Your task
Reproduce every record below exactly, with the pictures left out.

=== Material for the task ===

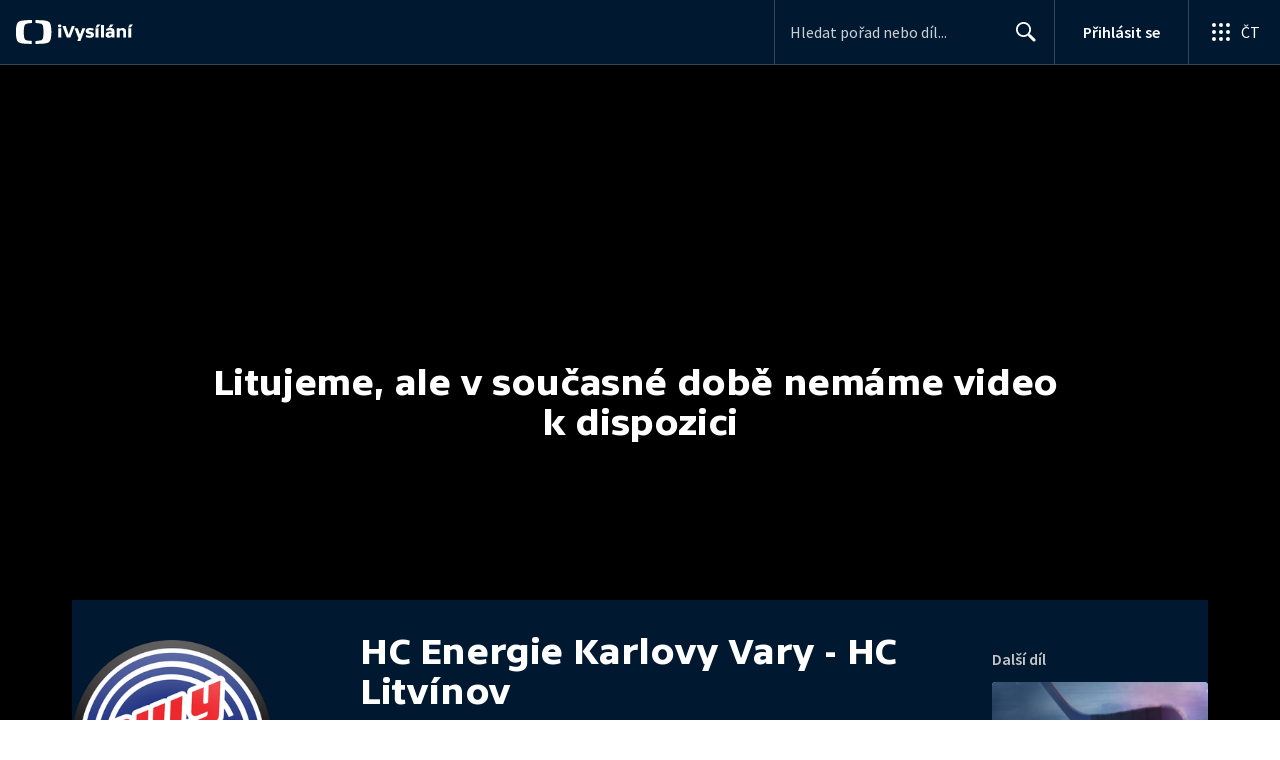

--- FILE ---
content_type: text/plain; charset=utf-8
request_url: https://events.getsitectrl.com/api/v1/events
body_size: 559
content:
{"id":"66f625bc4374cb6c","user_id":"66f625bc43bd0d9a","time":1768865329421,"token":"1768865329.3107fc5e5a6104d1a909ed4a7c460985.992a01d2c836b1b607d8c0487eb5a409","geo":{"ip":"18.222.104.219","geopath":"147015:147763:220321:","geoname_id":4509177,"longitude":-83.0061,"latitude":39.9625,"postal_code":"43215","city":"Columbus","region":"Ohio","state_code":"OH","country":"United States","country_code":"US","timezone":"America/New_York"},"ua":{"platform":"Desktop","os":"Mac OS","os_family":"Mac OS X","os_version":"10.15.7","browser":"Other","browser_family":"ClaudeBot","browser_version":"1.0","device":"Spider","device_brand":"Spider","device_model":"Desktop"},"utm":{}}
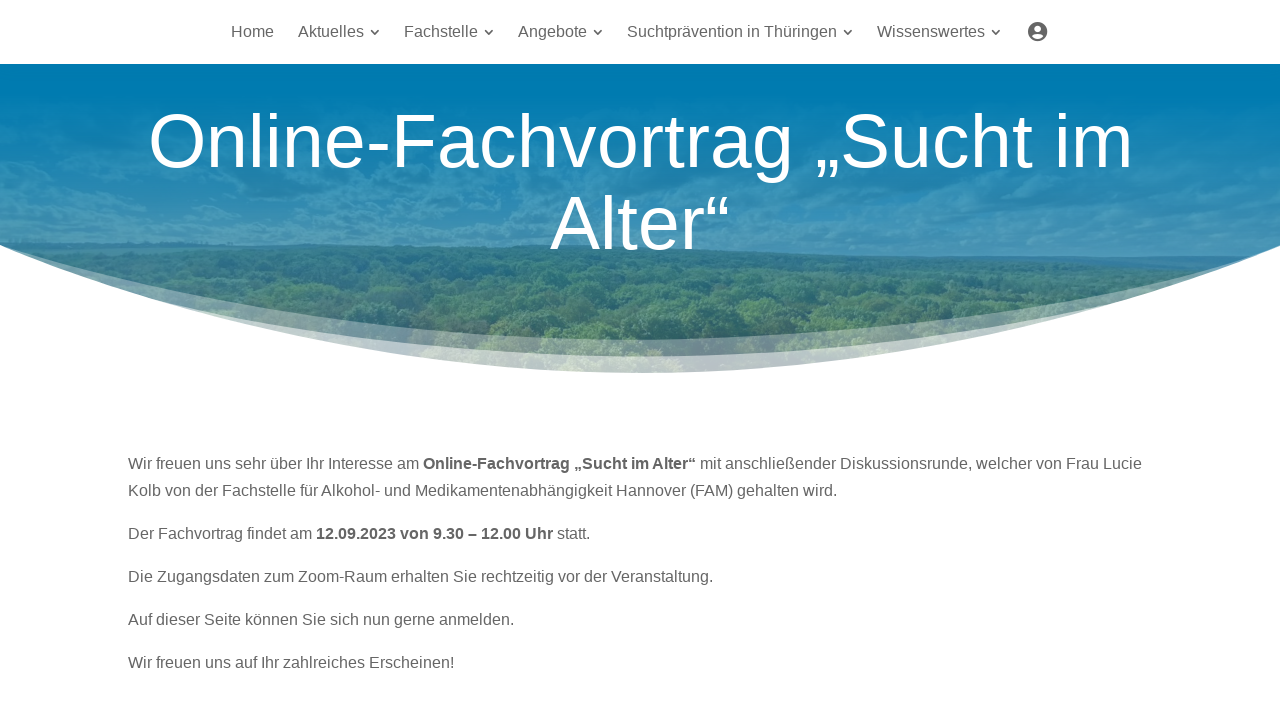

--- FILE ---
content_type: text/css; charset=utf-8
request_url: https://thueringer-suchtpraevention.info/wp-content/cache/min/1/wp-content/themes/FDR-Divi/style.css?ver=1765965565
body_size: 83
content:
.tnp-subscription{margin:15px 0}.tnp-subscription input.tnp-submit{background-color:#007bb0;padding:12px 12px;border-radius:50px;border-width:0;cursor:pointer;font-weight:600}.tnp-subscription input.tnp-submit:hover{background-color:rgba(0,123,176,.75)}.dp-dfg-layout-fullwidth .dp-dfg-item{padding:32px 24px 8px 24px}

--- FILE ---
content_type: text/css; charset=utf-8
request_url: https://thueringer-suchtpraevention.info/wp-content/et-cache/1704/et-core-unified-tb-112-tb-92-deferred-1704.min.css?ver=1769646879
body_size: 699
content:
div.et_pb_section.et_pb_section_0_tb_footer{background-size:contain;background-position:center top;background-image:url(https://thueringer-suchtpraevention.info/wp-content/uploads/2022/12/therapy-51-1.png)!important}.et_pb_section_0_tb_footer.et_pb_section{padding-top:10vw;background-color:#007BB0!important}.et_pb_text_0_tb_footer h4,.et_pb_text_1_tb_footer h4,.et_pb_text_3_tb_footer h4{font-weight:700;font-size:22px;color:#FFFFFF!important;line-height:1.6em}.et_pb_text_0_tb_footer,.et_pb_text_1_tb_footer,.et_pb_text_3_tb_footer{margin-bottom:0px!important}.dvmmv_madmenu_vertical_0_tb_footer .dvmmv_inner li.menu-item a,.dvmmv_madmenu_vertical_0_tb_footer .dvmmv_inner .dvmm_back_text,.et_pb_text_2_tb_footer,.et_pb_text_4_tb_footer{line-height:1.8em;font-size:18px;line-height:1.8em}.dvmmv_madmenu_vertical_0_tb_footer{background-color:RGBA(255,255,255,0);border-width:0px}.dvmmv_madmenu_vertical_0_tb_footer .dvmmv_inner li.menu-item>a,.dvmmv_madmenu_vertical_0_tb_footer .dvmmv_inner .dvmm_submenu_header{border-width:0px;border-color:RGBA(255,255,255,0);color:#e1ecea}.dvmmv_madmenu_vertical_0_tb_footer .dvmmv_wrapper{padding-top:0px!important;padding-right:0px!important;padding-bottom:0px!important;padding-left:0px!important}.dvmmv_madmenu_vertical_0_tb_footer.dvmm_transitions--on,.dvmmv_madmenu_vertical_0_tb_footer.dvmm_transitions--on .dvmmv_inner,.dvmmv_madmenu_vertical_0_tb_footer.dvmm_transitions--on .dvmmv_inner .dvmm_menu li,.dvmmv_madmenu_vertical_0_tb_footer.dvmm_transitions--on .dvmmv_inner .dvmm_menu li a{transition:all 300ms ease 0ms!important}.dvmmv_madmenu_vertical_0_tb_footer .dvmmv_inner .dvmm_submenu_toggle,.dvmmv_madmenu_vertical_0_tb_footer .dvmmv_inner .dvmm_go_back{font-size:16px}.dvmmv_madmenu_vertical_0_tb_footer .dvmmv_inner .dvmm_menu li.current-menu-ancestor>a,.dvmmv_madmenu_vertical_0_tb_footer .dvmmv_inner .dvmm_menu li.current-menu-parent>a,.dvmmv_madmenu_vertical_0_tb_footer .dvmmv_inner .dvmm_menu li.current-menu-item>a{color:#FFFFFF}.dvmmv_madmenu_vertical_0_tb_footer .dvmmv_inner .dvmm_menu li ul{padding-top:0px;padding-right:0px;padding-bottom:0px;padding-left:10px;margin-top:0px;margin-right:0px;margin-bottom:0px;margin-left:0px}.dvmmv_madmenu_vertical_0_tb_footer .dvmmv_inner .dvmm_menu li.menu-item>a{padding-top:0px;padding-right:0px;padding-bottom:0px;padding-left:0px}.dvmmv_madmenu_vertical_0_tb_footer .dvmmv_inner .dvmm_menu li.menu-item{margin-top:0px;margin-right:0px;margin-bottom:0px;margin-left:0px}.et_pb_text_2_tb_footer.et_pb_text,.et_pb_text_2_tb_footer.et_pb_text a,.et_pb_text_4_tb_footer.et_pb_text{color:#E1ECEA!important}.et_pb_row_1_tb_footer{border-top-width:1px;border-color:rgba(255,255,255,0.2)}@media only screen and (max-width:980px){.et_pb_row_0_tb_footer.et_pb_row{padding-top:64px!important;padding-top:64px!important}.et_pb_text_0_tb_footer h4,.et_pb_text_1_tb_footer h4,.et_pb_text_3_tb_footer h4{font-size:20px}.et_pb_text_2_tb_footer,.et_pb_text_4_tb_footer{font-size:16px}.et_pb_row_1_tb_footer{border-top-width:1px}}@media only screen and (max-width:767px){.et_pb_row_0_tb_footer.et_pb_row{padding-top:64px!important;padding-top:64px!important}.et_pb_text_0_tb_footer h4,.et_pb_text_1_tb_footer h4,.et_pb_text_3_tb_footer h4{font-size:16px}.et_pb_text_2_tb_footer,.et_pb_text_4_tb_footer{font-size:14px}.et_pb_row_1_tb_footer{border-top-width:1px}}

===

Result of this exercise
--- FILE ---
content_type: text/plain; charset=utf-8
request_url: https://events.getsitectrl.com/api/v1/events
body_size: 559
content:
{"id":"66f625bc4374cb6c","user_id":"66f625bc43bd0d9a","time":1768865329421,"token":"1768865329.3107fc5e5a6104d1a909ed4a7c460985.992a01d2c836b1b607d8c0487eb5a409","geo":{"ip":"18.222.104.219","geopath":"147015:147763:220321:","geoname_id":4509177,"longitude":-83.0061,"latitude":39.9625,"postal_code":"43215","city":"Columbus","region":"Ohio","state_code":"OH","country":"United States","country_code":"US","timezone":"America/New_York"},"ua":{"platform":"Desktop","os":"Mac OS","os_family":"Mac OS X","os_version":"10.15.7","browser":"Other","browser_family":"ClaudeBot","browser_version":"1.0","device":"Spider","device_brand":"Spider","device_model":"Desktop"},"utm":{}}

--- FILE ---
content_type: text/css; charset=utf-8
request_url: https://thueringer-suchtpraevention.info/wp-content/cache/min/1/wp-content/themes/FDR-Divi/style.css?ver=1765965565
body_size: 83
content:
.tnp-subscription{margin:15px 0}.tnp-subscription input.tnp-submit{background-color:#007bb0;padding:12px 12px;border-radius:50px;border-width:0;cursor:pointer;font-weight:600}.tnp-subscription input.tnp-submit:hover{background-color:rgba(0,123,176,.75)}.dp-dfg-layout-fullwidth .dp-dfg-item{padding:32px 24px 8px 24px}

--- FILE ---
content_type: text/css; charset=utf-8
request_url: https://thueringer-suchtpraevention.info/wp-content/et-cache/1704/et-core-unified-tb-112-tb-92-deferred-1704.min.css?ver=1769646879
body_size: 699
content:
div.et_pb_section.et_pb_section_0_tb_footer{background-size:contain;background-position:center top;background-image:url(https://thueringer-suchtpraevention.info/wp-content/uploads/2022/12/therapy-51-1.png)!important}.et_pb_section_0_tb_footer.et_pb_section{padding-top:10vw;background-color:#007BB0!important}.et_pb_text_0_tb_footer h4,.et_pb_text_1_tb_footer h4,.et_pb_text_3_tb_footer h4{font-weight:700;font-size:22px;color:#FFFFFF!important;line-height:1.6em}.et_pb_text_0_tb_footer,.et_pb_text_1_tb_footer,.et_pb_text_3_tb_footer{margin-bottom:0px!important}.dvmmv_madmenu_vertical_0_tb_footer .dvmmv_inner li.menu-item a,.dvmmv_madmenu_vertical_0_tb_footer .dvmmv_inner .dvmm_back_text,.et_pb_text_2_tb_footer,.et_pb_text_4_tb_footer{line-height:1.8em;font-size:18px;line-height:1.8em}.dvmmv_madmenu_vertical_0_tb_footer{background-color:RGBA(255,255,255,0);border-width:0px}.dvmmv_madmenu_vertical_0_tb_footer .dvmmv_inner li.menu-item>a,.dvmmv_madmenu_vertical_0_tb_footer .dvmmv_inner .dvmm_submenu_header{border-width:0px;border-color:RGBA(255,255,255,0);color:#e1ecea}.dvmmv_madmenu_vertical_0_tb_footer .dvmmv_wrapper{padding-top:0px!important;padding-right:0px!important;padding-bottom:0px!important;padding-left:0px!important}.dvmmv_madmenu_vertical_0_tb_footer.dvmm_transitions--on,.dvmmv_madmenu_vertical_0_tb_footer.dvmm_transitions--on .dvmmv_inner,.dvmmv_madmenu_vertical_0_tb_footer.dvmm_transitions--on .dvmmv_inner .dvmm_menu li,.dvmmv_madmenu_vertical_0_tb_footer.dvmm_transitions--on .dvmmv_inner .dvmm_menu li a{transition:all 300ms ease 0ms!important}.dvmmv_madmenu_vertical_0_tb_footer .dvmmv_inner .dvmm_submenu_toggle,.dvmmv_madmenu_vertical_0_tb_footer .dvmmv_inner .dvmm_go_back{font-size:16px}.dvmmv_madmenu_vertical_0_tb_footer .dvmmv_inner .dvmm_menu li.current-menu-ancestor>a,.dvmmv_madmenu_vertical_0_tb_footer .dvmmv_inner .dvmm_menu li.current-menu-parent>a,.dvmmv_madmenu_vertical_0_tb_footer .dvmmv_inner .dvmm_menu li.current-menu-item>a{color:#FFFFFF}.dvmmv_madmenu_vertical_0_tb_footer .dvmmv_inner .dvmm_menu li ul{padding-top:0px;padding-right:0px;padding-bottom:0px;padding-left:10px;margin-top:0px;margin-right:0px;margin-bottom:0px;margin-left:0px}.dvmmv_madmenu_vertical_0_tb_footer .dvmmv_inner .dvmm_menu li.menu-item>a{padding-top:0px;padding-right:0px;padding-bottom:0px;padding-left:0px}.dvmmv_madmenu_vertical_0_tb_footer .dvmmv_inner .dvmm_menu li.menu-item{margin-top:0px;margin-right:0px;margin-bottom:0px;margin-left:0px}.et_pb_text_2_tb_footer.et_pb_text,.et_pb_text_2_tb_footer.et_pb_text a,.et_pb_text_4_tb_footer.et_pb_text{color:#E1ECEA!important}.et_pb_row_1_tb_footer{border-top-width:1px;border-color:rgba(255,255,255,0.2)}@media only screen and (max-width:980px){.et_pb_row_0_tb_footer.et_pb_row{padding-top:64px!important;padding-top:64px!important}.et_pb_text_0_tb_footer h4,.et_pb_text_1_tb_footer h4,.et_pb_text_3_tb_footer h4{font-size:20px}.et_pb_text_2_tb_footer,.et_pb_text_4_tb_footer{font-size:16px}.et_pb_row_1_tb_footer{border-top-width:1px}}@media only screen and (max-width:767px){.et_pb_row_0_tb_footer.et_pb_row{padding-top:64px!important;padding-top:64px!important}.et_pb_text_0_tb_footer h4,.et_pb_text_1_tb_footer h4,.et_pb_text_3_tb_footer h4{font-size:16px}.et_pb_text_2_tb_footer,.et_pb_text_4_tb_footer{font-size:14px}.et_pb_row_1_tb_footer{border-top-width:1px}}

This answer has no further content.